IN NOME DEL POPOLO ITALIANO

LA CORTE COSTITUZIONALE

 

composta dai signori Giudici:

Prof. Aldo SANDULLI, Presidente

Prof. Giuseppe BRANCA

Prof. Michele FRAGALI

Prof. Costantino MORTATI

Prof. Giuseppe CHIARELLI

Dott. Giuseppe VERZÌ

Dott. Giovanni Battista BENEDETTI

Prof. Francesco Paolo BONIFACIO

Dott. Luigi OGGIONI

Dott. Angelo DE MARCO

Avv. Ercole ROCCHETTI

Prof. Enzo CAPALOZZA

Prof. Vincenzo Michele TRIMARCHI

Prof. Vezio CRISAFULLI

Dott.
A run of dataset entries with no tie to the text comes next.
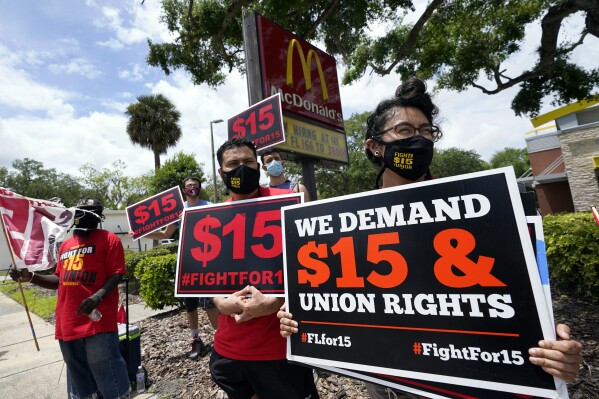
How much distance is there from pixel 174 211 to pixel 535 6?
755cm

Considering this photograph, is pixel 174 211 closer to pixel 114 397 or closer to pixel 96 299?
pixel 96 299

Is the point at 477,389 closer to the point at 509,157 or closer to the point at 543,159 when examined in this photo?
the point at 543,159

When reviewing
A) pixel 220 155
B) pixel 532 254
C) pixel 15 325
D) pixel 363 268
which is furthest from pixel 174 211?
pixel 15 325

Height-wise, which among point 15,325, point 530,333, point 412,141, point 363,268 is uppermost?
point 412,141

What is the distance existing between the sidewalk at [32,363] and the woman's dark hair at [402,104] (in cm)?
351

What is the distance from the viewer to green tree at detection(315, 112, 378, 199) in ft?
95.9

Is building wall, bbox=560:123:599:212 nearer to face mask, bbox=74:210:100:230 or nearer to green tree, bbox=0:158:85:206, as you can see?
face mask, bbox=74:210:100:230

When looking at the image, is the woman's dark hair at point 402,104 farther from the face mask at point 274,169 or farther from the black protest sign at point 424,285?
the face mask at point 274,169

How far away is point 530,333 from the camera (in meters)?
1.06

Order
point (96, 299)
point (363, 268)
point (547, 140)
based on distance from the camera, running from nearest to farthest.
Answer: point (363, 268), point (96, 299), point (547, 140)

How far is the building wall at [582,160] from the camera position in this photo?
683 inches

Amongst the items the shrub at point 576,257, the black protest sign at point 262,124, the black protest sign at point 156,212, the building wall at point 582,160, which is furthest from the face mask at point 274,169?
the building wall at point 582,160

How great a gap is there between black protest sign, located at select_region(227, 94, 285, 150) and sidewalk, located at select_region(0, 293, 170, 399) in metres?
3.22

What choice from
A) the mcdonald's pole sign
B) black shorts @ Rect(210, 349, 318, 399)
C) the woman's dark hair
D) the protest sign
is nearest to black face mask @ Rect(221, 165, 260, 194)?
the woman's dark hair
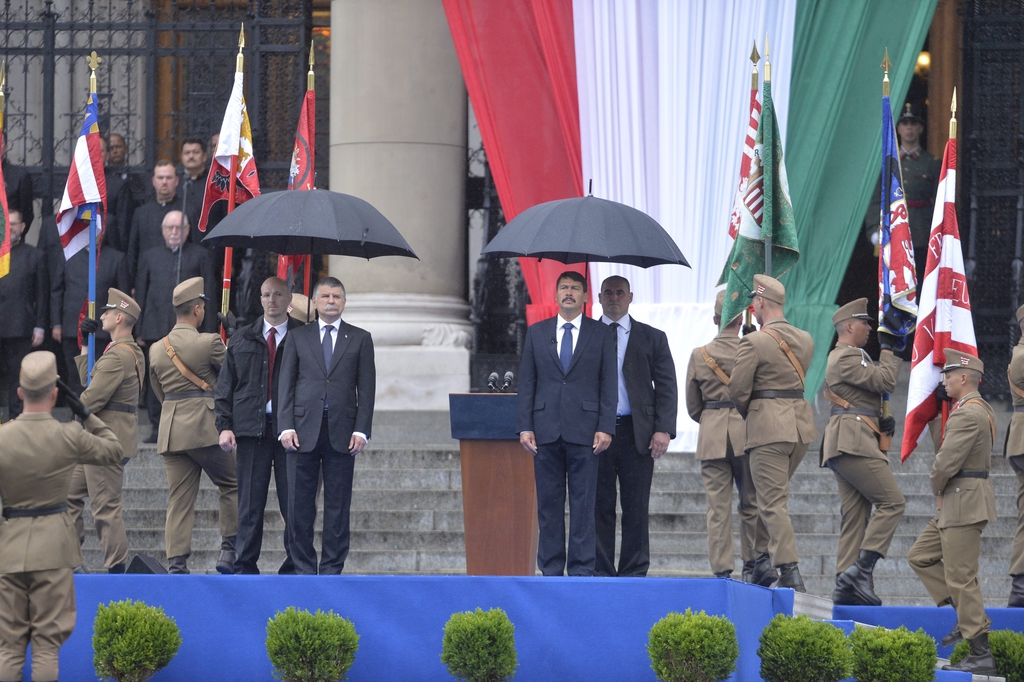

Nicola REALE, 

ha pronunciato la seguente

 

SENTENZA

 

nei giudizi riuniti di legittimità costituzionale dell'art. 422 del Codice di procedura penale, promossi con due ordinanze emesse dal Tribunale di Ferrara, rispettivamente, il 10 dicembre 1966 nel procedimento penale a carico di Formaggi Mario ed il 24 novembre 1967 nel procedimento penale a carico di Marchioni Dismo, iscritte al n. 6 del Registro ordinanze 1967 ed al n. 13 del Registro ordinanze 1968 e pubblicate nella Gazzetta Ufficiale della Repubblica n. 38 dell'11 febbraio 1967 e n. 50 del 24 febbraio 1968.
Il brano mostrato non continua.